WHAT YOU NEED TO DO: From the listing below, extract every line containing "cells".

DATA RECORDS:
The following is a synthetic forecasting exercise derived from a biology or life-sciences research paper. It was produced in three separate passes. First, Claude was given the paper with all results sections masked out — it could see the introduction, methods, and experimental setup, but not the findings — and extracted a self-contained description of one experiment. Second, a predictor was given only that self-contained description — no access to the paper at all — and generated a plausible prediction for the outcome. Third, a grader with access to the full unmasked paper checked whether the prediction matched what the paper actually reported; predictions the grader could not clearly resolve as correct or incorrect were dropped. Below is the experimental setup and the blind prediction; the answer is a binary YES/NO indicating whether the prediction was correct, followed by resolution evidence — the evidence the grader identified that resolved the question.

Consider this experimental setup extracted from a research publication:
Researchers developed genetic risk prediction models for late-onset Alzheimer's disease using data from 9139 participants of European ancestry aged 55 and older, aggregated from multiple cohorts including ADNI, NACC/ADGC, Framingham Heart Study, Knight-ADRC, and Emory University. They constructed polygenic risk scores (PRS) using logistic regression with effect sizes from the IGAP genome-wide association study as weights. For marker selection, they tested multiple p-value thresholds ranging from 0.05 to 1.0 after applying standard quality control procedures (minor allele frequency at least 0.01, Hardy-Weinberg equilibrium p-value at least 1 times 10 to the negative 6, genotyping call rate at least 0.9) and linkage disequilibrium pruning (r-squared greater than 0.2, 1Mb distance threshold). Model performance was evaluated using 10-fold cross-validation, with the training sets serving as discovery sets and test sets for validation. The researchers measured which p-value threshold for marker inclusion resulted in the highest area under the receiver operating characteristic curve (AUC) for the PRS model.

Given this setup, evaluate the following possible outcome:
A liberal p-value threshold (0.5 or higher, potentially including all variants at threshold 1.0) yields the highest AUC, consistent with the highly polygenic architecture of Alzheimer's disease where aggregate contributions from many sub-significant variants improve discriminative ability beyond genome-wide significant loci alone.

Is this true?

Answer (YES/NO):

---

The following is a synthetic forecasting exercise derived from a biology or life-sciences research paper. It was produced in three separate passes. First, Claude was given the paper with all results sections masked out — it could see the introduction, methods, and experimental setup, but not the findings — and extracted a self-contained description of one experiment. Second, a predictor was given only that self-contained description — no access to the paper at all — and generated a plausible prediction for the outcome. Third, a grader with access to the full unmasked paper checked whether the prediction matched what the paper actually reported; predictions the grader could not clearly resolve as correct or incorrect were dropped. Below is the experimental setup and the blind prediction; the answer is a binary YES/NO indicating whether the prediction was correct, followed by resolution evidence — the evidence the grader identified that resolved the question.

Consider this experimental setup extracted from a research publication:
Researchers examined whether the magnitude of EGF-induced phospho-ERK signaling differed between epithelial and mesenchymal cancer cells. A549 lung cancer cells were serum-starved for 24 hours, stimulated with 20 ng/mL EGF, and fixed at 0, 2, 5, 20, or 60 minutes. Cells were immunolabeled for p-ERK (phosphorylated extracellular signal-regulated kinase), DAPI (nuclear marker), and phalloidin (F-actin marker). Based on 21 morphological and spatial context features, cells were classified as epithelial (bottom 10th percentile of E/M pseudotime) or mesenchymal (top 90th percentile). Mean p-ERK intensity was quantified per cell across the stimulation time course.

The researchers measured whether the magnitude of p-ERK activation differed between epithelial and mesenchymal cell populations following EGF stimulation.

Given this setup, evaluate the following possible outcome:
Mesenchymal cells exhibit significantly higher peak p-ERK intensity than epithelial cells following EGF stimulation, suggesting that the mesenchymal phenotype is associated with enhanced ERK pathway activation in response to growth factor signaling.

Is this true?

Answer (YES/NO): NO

...

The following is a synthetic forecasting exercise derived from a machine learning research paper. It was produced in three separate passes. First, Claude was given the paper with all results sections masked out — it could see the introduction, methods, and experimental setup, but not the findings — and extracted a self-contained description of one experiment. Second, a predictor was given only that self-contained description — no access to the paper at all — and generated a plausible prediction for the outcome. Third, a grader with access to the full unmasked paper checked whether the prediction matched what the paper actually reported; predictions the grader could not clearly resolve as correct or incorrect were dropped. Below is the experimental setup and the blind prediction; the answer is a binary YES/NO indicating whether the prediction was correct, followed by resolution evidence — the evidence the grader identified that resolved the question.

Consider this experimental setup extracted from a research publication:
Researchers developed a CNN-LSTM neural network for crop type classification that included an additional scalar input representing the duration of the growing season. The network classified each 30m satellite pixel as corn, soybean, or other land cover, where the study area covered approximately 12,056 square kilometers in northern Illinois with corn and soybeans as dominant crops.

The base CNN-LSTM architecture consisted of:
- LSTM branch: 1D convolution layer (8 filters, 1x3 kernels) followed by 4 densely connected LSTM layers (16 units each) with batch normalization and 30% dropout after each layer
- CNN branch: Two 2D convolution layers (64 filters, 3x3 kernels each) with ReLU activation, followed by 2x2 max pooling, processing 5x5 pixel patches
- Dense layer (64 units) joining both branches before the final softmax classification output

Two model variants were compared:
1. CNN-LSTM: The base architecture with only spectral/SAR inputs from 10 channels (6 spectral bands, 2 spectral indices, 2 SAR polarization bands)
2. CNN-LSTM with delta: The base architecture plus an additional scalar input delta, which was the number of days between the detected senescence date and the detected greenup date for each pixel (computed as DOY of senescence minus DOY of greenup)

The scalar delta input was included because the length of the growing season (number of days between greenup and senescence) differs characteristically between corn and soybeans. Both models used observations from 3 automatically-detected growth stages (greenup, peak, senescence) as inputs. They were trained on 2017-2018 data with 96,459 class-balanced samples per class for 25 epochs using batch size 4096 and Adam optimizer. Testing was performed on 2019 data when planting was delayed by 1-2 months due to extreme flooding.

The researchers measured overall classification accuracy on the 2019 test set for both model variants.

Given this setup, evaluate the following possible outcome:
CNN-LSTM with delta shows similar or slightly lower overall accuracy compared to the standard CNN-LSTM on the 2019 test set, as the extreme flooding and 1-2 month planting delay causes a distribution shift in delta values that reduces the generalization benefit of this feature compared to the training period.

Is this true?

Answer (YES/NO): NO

RESULT:
Researchers examined whether the magnitude of EGF-induced phospho-ERK signaling differed between epithelial and mesenchymal cancer cells. A549 lung cancer cells were serum-starved for 24 hours, stimulated with 20 ng/mL EGF, and fixed at 0, 2, 5, 20, or 60 minutes. Cells were immunolabeled for p-ERK (phosphorylated extracellular signal-regulated kinase), DAPI (nuclear marker), and phalloidin (F-actin marker). Based on 21 morphological and spatial context features, cells were classified as epithelial (bottom 10th percentile of E/M pseudotime) or mesenchymal (top 90th percentile). Mean p-ERK intensity was quantified per cell across the stimulation time course.
Mesenchymal cells exhibit significantly higher peak p-ERK intensity than epithelial cells following EGF stimulation, suggesting that the mesenchymal phenotype is associated with enhanced ERK pathway activation in response to growth factor signaling.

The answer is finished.